Cannabrava:
Juventude sob violência - um retrato alarmante do abuso sexual no Brasil
Os
números são brutais e não permitem disfarces: mais de um quarto dos
adolescentes brasileiros, 26%, relatam já ter sofrido algum tipo de abuso
sexual. Mais grave ainda, 8,8% afirmam ter sido obrigados a manter relações
sexuais contra a própria vontade.
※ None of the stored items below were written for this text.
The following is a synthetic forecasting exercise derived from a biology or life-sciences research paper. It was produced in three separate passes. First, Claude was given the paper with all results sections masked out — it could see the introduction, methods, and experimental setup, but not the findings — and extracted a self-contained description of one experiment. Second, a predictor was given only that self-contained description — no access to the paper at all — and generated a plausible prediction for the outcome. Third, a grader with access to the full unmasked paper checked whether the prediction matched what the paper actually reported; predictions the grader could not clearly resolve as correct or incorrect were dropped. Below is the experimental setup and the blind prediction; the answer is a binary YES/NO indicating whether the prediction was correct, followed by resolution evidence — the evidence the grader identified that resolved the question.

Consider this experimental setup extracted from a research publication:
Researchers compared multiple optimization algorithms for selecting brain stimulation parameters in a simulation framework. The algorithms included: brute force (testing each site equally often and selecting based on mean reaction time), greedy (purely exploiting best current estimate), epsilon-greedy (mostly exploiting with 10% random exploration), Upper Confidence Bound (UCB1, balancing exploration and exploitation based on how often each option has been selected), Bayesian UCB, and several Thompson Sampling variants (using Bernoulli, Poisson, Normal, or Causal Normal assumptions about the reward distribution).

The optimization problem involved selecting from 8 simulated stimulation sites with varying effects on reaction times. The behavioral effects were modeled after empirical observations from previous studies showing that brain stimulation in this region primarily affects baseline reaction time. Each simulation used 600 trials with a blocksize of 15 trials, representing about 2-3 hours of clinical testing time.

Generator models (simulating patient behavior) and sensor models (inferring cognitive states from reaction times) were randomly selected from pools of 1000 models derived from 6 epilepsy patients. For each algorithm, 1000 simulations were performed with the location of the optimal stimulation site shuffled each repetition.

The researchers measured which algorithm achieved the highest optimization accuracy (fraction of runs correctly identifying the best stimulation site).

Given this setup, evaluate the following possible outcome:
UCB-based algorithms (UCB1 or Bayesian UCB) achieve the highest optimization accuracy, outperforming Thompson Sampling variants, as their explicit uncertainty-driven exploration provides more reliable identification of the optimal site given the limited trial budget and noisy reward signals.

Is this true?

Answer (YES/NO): YES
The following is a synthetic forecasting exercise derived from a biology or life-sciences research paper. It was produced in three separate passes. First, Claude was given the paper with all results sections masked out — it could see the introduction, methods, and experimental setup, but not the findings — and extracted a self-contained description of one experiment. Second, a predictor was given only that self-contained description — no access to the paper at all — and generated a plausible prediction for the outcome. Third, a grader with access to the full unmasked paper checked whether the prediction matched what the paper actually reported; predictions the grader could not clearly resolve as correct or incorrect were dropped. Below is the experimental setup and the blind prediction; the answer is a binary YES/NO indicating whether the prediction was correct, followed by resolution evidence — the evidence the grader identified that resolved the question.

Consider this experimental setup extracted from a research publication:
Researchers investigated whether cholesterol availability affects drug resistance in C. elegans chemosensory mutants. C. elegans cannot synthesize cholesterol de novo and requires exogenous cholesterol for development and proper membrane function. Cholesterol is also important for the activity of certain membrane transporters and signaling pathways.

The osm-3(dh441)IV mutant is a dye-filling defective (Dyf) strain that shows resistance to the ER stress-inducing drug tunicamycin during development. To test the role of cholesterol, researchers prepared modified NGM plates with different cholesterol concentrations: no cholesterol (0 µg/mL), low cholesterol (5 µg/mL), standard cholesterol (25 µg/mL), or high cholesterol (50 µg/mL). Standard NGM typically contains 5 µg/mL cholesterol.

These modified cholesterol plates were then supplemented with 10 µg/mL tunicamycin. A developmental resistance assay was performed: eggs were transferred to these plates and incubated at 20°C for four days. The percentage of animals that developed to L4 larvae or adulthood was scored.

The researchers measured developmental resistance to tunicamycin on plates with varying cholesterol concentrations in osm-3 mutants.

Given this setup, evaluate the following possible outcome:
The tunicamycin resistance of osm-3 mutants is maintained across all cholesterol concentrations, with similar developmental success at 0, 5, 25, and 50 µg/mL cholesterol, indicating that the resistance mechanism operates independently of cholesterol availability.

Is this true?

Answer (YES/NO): NO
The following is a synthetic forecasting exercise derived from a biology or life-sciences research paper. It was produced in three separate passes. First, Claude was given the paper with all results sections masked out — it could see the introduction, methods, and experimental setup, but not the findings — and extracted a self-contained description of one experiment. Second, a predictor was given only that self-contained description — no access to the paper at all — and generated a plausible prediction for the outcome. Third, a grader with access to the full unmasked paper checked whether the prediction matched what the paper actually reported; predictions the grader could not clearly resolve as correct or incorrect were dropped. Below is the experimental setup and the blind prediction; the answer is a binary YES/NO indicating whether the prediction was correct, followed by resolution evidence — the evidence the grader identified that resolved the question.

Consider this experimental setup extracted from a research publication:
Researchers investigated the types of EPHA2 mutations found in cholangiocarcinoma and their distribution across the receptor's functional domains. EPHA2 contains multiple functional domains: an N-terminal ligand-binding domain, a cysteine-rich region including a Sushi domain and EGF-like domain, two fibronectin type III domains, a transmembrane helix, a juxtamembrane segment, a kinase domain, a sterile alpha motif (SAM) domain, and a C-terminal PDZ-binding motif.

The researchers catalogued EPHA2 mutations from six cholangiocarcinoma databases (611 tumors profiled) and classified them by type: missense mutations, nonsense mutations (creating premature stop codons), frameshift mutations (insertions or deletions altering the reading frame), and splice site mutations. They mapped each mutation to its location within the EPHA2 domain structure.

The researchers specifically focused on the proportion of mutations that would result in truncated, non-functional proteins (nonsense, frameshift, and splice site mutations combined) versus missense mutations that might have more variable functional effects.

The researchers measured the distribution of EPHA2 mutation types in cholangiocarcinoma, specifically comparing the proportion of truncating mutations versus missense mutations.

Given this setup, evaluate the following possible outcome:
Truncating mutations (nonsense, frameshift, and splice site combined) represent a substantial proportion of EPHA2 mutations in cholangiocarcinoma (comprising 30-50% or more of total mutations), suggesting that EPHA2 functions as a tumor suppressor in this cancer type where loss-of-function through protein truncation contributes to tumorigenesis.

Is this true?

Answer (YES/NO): YES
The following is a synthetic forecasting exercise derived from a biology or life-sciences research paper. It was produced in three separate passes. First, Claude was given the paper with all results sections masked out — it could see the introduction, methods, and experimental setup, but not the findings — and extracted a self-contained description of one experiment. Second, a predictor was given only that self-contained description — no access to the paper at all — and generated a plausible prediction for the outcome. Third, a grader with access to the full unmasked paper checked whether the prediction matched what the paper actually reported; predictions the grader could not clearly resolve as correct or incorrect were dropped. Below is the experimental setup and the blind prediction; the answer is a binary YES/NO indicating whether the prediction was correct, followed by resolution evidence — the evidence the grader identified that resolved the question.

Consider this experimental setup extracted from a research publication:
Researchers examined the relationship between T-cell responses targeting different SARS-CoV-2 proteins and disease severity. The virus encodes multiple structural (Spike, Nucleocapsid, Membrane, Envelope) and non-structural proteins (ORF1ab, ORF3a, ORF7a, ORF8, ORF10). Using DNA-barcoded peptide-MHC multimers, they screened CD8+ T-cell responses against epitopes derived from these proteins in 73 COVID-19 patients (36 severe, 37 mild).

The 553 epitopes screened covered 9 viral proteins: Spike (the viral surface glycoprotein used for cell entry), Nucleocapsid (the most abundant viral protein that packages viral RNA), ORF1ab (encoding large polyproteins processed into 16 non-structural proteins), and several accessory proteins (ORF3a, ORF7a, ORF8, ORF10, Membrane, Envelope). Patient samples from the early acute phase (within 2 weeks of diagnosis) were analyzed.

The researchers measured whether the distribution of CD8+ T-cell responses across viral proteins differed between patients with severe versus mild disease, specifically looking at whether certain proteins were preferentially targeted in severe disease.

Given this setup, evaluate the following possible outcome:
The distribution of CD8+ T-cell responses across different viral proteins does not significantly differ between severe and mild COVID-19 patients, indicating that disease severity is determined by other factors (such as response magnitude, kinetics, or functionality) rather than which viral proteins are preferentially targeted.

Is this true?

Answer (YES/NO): YES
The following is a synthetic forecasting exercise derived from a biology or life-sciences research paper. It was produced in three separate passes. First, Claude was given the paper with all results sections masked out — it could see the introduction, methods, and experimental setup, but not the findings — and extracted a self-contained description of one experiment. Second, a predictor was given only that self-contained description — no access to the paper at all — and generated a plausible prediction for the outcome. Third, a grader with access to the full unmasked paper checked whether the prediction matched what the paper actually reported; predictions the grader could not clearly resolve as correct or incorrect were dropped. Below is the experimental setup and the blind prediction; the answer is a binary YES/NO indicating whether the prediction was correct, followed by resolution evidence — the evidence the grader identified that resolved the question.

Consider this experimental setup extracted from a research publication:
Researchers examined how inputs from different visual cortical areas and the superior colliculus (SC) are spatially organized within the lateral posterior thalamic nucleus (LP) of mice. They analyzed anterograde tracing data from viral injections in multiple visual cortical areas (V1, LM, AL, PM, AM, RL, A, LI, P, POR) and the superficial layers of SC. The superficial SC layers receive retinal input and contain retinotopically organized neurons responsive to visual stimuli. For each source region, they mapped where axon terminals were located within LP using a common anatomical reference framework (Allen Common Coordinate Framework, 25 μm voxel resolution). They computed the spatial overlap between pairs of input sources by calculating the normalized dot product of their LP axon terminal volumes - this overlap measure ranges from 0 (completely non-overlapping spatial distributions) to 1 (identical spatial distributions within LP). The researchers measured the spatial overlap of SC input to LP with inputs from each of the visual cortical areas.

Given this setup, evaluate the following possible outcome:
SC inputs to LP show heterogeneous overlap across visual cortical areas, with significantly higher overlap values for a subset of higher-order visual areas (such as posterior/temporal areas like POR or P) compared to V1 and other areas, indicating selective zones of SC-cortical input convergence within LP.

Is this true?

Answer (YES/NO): YES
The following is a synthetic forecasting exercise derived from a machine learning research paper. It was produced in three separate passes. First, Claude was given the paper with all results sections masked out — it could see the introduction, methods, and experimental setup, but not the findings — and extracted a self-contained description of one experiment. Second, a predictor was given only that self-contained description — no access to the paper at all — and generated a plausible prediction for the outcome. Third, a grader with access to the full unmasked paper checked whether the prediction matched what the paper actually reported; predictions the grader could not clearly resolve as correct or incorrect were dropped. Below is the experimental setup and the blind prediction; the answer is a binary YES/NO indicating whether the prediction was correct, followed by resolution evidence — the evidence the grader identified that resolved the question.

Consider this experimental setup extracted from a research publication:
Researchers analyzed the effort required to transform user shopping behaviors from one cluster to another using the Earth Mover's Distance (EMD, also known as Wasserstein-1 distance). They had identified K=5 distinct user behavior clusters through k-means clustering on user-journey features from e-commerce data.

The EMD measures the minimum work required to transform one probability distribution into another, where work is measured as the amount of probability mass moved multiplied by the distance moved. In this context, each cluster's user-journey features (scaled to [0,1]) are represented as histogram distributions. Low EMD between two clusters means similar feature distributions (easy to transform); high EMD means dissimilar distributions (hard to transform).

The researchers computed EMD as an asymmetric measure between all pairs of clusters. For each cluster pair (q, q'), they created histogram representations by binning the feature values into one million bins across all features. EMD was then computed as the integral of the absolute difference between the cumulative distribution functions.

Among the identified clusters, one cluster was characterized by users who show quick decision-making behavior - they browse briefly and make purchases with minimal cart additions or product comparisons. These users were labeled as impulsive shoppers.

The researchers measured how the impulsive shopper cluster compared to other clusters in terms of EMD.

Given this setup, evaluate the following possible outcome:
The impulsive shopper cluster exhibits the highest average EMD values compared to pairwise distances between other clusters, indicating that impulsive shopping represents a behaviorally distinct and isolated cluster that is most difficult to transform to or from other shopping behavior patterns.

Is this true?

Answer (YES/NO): YES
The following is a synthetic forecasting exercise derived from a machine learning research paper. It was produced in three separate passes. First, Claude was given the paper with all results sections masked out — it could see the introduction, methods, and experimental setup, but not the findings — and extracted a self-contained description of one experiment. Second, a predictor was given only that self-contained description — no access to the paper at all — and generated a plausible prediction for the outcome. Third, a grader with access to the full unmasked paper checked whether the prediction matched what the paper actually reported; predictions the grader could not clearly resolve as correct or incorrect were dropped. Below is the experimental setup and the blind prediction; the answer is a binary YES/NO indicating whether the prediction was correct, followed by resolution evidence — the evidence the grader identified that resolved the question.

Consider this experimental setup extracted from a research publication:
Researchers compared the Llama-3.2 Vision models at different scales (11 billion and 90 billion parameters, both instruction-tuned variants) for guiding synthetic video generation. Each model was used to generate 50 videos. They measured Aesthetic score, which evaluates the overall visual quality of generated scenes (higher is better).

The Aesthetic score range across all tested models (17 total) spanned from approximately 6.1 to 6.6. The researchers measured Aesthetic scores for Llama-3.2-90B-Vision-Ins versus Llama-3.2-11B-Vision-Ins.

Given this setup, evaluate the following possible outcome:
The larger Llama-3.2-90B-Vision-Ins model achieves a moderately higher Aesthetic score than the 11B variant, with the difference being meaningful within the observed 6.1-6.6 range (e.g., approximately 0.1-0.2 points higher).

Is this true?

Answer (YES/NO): NO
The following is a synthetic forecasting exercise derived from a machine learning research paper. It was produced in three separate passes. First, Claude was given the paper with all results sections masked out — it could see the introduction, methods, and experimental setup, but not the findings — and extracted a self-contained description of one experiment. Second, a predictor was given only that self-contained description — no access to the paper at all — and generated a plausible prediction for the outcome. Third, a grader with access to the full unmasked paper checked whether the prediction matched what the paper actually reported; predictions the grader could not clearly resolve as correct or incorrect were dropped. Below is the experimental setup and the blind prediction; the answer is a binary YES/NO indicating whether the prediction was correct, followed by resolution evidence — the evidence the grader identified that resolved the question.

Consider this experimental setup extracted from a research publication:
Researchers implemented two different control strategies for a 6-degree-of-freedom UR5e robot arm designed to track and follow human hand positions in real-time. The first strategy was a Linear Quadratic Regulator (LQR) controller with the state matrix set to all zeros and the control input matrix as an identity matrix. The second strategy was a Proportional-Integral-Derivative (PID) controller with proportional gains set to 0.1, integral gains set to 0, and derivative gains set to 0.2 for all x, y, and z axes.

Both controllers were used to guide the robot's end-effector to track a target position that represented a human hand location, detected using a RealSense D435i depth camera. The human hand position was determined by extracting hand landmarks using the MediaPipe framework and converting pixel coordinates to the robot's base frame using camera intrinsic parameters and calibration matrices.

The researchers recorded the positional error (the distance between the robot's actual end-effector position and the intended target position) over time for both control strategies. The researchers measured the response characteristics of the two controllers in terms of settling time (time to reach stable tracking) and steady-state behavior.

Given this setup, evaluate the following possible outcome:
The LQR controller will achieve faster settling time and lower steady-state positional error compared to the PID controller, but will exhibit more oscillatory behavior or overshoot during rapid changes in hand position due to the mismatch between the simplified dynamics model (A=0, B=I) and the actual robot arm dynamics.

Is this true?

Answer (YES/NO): NO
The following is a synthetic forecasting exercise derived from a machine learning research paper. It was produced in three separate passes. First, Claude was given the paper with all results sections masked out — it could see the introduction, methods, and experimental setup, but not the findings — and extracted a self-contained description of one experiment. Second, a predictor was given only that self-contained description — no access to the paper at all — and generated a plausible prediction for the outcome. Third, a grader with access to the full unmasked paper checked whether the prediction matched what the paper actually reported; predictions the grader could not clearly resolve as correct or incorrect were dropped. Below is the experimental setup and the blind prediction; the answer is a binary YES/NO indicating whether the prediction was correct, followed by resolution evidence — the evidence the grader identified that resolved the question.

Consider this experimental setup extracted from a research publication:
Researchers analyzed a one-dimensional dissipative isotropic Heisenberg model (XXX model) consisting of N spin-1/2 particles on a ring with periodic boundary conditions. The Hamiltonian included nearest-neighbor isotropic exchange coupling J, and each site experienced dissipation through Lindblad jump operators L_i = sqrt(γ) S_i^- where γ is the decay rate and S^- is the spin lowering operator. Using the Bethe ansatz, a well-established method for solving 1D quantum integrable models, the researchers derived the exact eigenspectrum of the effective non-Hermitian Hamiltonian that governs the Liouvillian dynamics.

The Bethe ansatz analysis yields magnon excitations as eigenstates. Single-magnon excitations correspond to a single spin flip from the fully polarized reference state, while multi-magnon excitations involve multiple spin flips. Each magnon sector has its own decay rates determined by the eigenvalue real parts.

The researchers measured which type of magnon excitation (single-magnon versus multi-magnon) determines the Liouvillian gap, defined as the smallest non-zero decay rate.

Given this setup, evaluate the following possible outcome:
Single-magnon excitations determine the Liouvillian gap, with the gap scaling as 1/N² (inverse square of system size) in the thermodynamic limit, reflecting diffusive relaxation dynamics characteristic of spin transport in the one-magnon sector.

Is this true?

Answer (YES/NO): NO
Trata-se de um retrato estarrecedor de uma
juventude exposta à violência extrema.
Os
dados são de uma pesquisa realizada pelo IBGE em 2024, com estudantes de 13 a
17 anos das redes pública e privada, em parceria com o Ministério da Saúde e
com apoio do Ministério da Educação. Não se trata, portanto, de percepções
isoladas, mas de um diagnóstico oficial sobre o estado de vulnerabilidade da
nossa juventude.
Segundo
o levantamento, 18,5% dos estudantes relataram já ter passado por situações em
que alguém tocou, manipulou ou expôs partes de seus corpos contra a sua
vontade. Quando se observa o recorte de gênero, a desigualdade é evidente: 26%
das meninas foram vítimas desse tipo de violência, contra 10% dos meninos.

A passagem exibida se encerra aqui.